C'est quoi être "punk" aujourd'hui ? C'est une notion aux frontières bien floues, qui veut englober un grand nombre de jeunes groupes hurleurs et pleins d'énergie qui se réclament des Clash ou des Stooges. Dans le cas des Be Your Own Pet, on est bien loin de la verve d'un Joe Strummer ou du charisme d'un Iggy pop...

Certes, ils n'apportent rien de nouveau au monde du rock. Certes, on se demande parfois s'ils ne prennent par leur auditorium pour une bande de décérébrés: excluons directement "Food Fight !" qui sert uniquement à prouver que la chanteuse Jemina est capable de vomir dans un micro, ainsi que les deux horreurs "You're A Waste" et "Zombie Graveyard Party", qui pourraient être reprises par Miley Cyrus dans Hannah Montana que ça n'en serait pas choquant, tellement leur production ressemble à celle des Bisounours. Heureusement, ces trois morceaux se succédant sur la playlist, il sera d'autant plus facile de les ignorer.

On pourra aussi émettre une réserve sur la voix de la chanteuse, qui, par ses tics (elle confond trop souvent son nez et sa bouche ; on frôle la canard-colverite aiguë à de nombreuses reprises) peut paraître agaçante, voire irritante.

Mais. Mais, il ne faut pas pour autant crier à l'arnaque. Parce que, vouloir coûte de coûte faire du rock énervé sur un tempo de 210 quand on a grandi Nashville, Tennessee, c'est faire preuve d'une certaine audace. Renier le patrimoine local et dire "No daddy ! I just wanna pogo with my dudes !", ce n'est pas juste une pseudo rébellion d'ado au sébum débordant, c'est risquer d'être renié par ses parents, qui prendront ça pour un outrage bien plus grand que si on leur avait annoncé notre homosexualité. Pour Be Your Own Pet, la prise de tête s'arrêtera là, puisqu'ils n'auront à cœur que de s'amuser et de faire le show, pour eux et pour leur public.

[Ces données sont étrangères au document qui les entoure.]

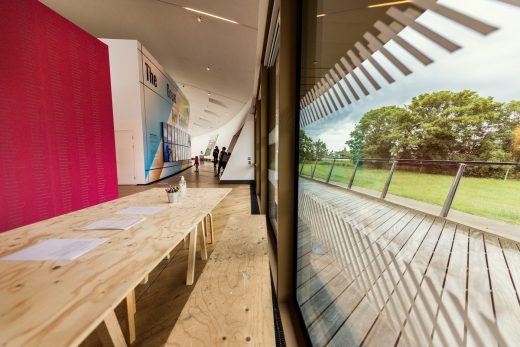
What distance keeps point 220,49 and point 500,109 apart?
235 inches

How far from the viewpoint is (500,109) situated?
0.34 m

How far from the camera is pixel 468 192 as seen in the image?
390 millimetres

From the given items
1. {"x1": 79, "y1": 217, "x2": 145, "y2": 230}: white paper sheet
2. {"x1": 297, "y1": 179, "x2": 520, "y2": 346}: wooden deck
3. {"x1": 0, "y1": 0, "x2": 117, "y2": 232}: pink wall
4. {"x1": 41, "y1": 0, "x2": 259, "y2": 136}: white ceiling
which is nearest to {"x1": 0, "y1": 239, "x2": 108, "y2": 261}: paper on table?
{"x1": 79, "y1": 217, "x2": 145, "y2": 230}: white paper sheet

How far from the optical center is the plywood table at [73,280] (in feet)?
2.01

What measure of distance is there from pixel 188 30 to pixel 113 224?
17.9 ft

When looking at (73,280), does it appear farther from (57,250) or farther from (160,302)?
(160,302)

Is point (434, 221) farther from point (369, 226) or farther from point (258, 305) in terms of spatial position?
point (258, 305)

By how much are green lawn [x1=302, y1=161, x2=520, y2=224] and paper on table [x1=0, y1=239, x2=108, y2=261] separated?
133 cm

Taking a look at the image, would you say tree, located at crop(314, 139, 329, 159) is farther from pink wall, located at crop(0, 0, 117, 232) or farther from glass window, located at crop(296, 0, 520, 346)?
pink wall, located at crop(0, 0, 117, 232)

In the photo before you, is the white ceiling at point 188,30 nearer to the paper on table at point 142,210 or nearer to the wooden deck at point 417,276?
the paper on table at point 142,210

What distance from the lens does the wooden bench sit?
Result: 0.87 metres

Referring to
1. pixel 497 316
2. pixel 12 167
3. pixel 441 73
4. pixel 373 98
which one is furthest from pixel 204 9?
pixel 497 316

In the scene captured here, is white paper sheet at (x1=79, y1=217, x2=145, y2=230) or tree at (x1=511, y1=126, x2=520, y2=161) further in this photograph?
white paper sheet at (x1=79, y1=217, x2=145, y2=230)

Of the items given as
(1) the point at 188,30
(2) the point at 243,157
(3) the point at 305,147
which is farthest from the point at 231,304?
(2) the point at 243,157
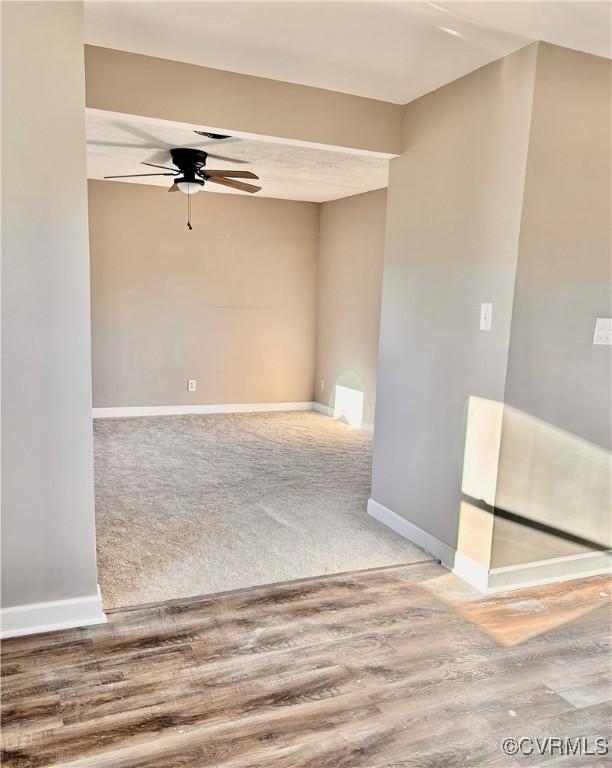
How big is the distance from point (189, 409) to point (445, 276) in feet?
14.3

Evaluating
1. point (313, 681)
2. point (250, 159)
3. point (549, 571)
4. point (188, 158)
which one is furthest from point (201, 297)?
point (313, 681)

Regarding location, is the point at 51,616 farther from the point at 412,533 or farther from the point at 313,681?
the point at 412,533

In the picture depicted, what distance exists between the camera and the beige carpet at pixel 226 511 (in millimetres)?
2990

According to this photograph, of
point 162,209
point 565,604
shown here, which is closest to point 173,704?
point 565,604

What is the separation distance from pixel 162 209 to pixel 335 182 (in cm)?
194

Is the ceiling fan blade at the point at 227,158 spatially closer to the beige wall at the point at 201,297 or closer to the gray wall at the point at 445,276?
the beige wall at the point at 201,297

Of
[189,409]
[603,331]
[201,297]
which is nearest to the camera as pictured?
[603,331]

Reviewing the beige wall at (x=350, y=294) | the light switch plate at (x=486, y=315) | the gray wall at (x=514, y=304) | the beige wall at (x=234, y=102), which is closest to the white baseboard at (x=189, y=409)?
the beige wall at (x=350, y=294)

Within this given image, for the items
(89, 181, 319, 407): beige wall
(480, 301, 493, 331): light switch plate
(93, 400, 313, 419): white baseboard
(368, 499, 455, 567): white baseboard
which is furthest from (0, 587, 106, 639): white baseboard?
(89, 181, 319, 407): beige wall

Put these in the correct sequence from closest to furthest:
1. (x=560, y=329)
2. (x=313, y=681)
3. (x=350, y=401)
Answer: (x=313, y=681)
(x=560, y=329)
(x=350, y=401)

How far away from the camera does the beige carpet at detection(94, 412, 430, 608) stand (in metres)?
2.99

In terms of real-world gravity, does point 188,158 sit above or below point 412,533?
above

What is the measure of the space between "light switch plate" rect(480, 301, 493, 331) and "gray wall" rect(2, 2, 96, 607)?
1768 mm

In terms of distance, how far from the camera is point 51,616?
2.43 metres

On s'en tiendra donc à ça, et on n'essayera pas d'analyser scrupuleusement leur propos et de chercher un sens profond à leurs paroles et musique. Il s'agit uniquement de jeunesse et de grande légèreté. Et ça fonctionne assez bien. On se surprend même à bouger la tête et à sourire : leur bonne humeur est assez contagieuse. On s'attardera un peu plus longuement sur quatre titres : "Heart Throb", Becky, "The Kelly Affair" et "The Beast Within", qui se détachent nettement du reste de l'album, tant par l'énergie fournie que par la recherche musicale, assez poussée et travaillée. Le reste de l'album étant qualitativement moyen, et pas du tout créatif... mais pas à jeter non plus. On écoutera cet album les jours, où, pour une fois, on n'a pas envie de chercher des réponses à nos questions existentielles et où on veut jouer la carte de la superficialité.

Rien de révolutionnaire donc. Rien d'inoubliable non plus. Mais mention assez bien malgré tout, pour leur fantaisie et leur ardeur.

On attend tout de même de voir ce que donneront ces quatre-là lorsqu'ils seront un peu aguerris... par pure curiosité.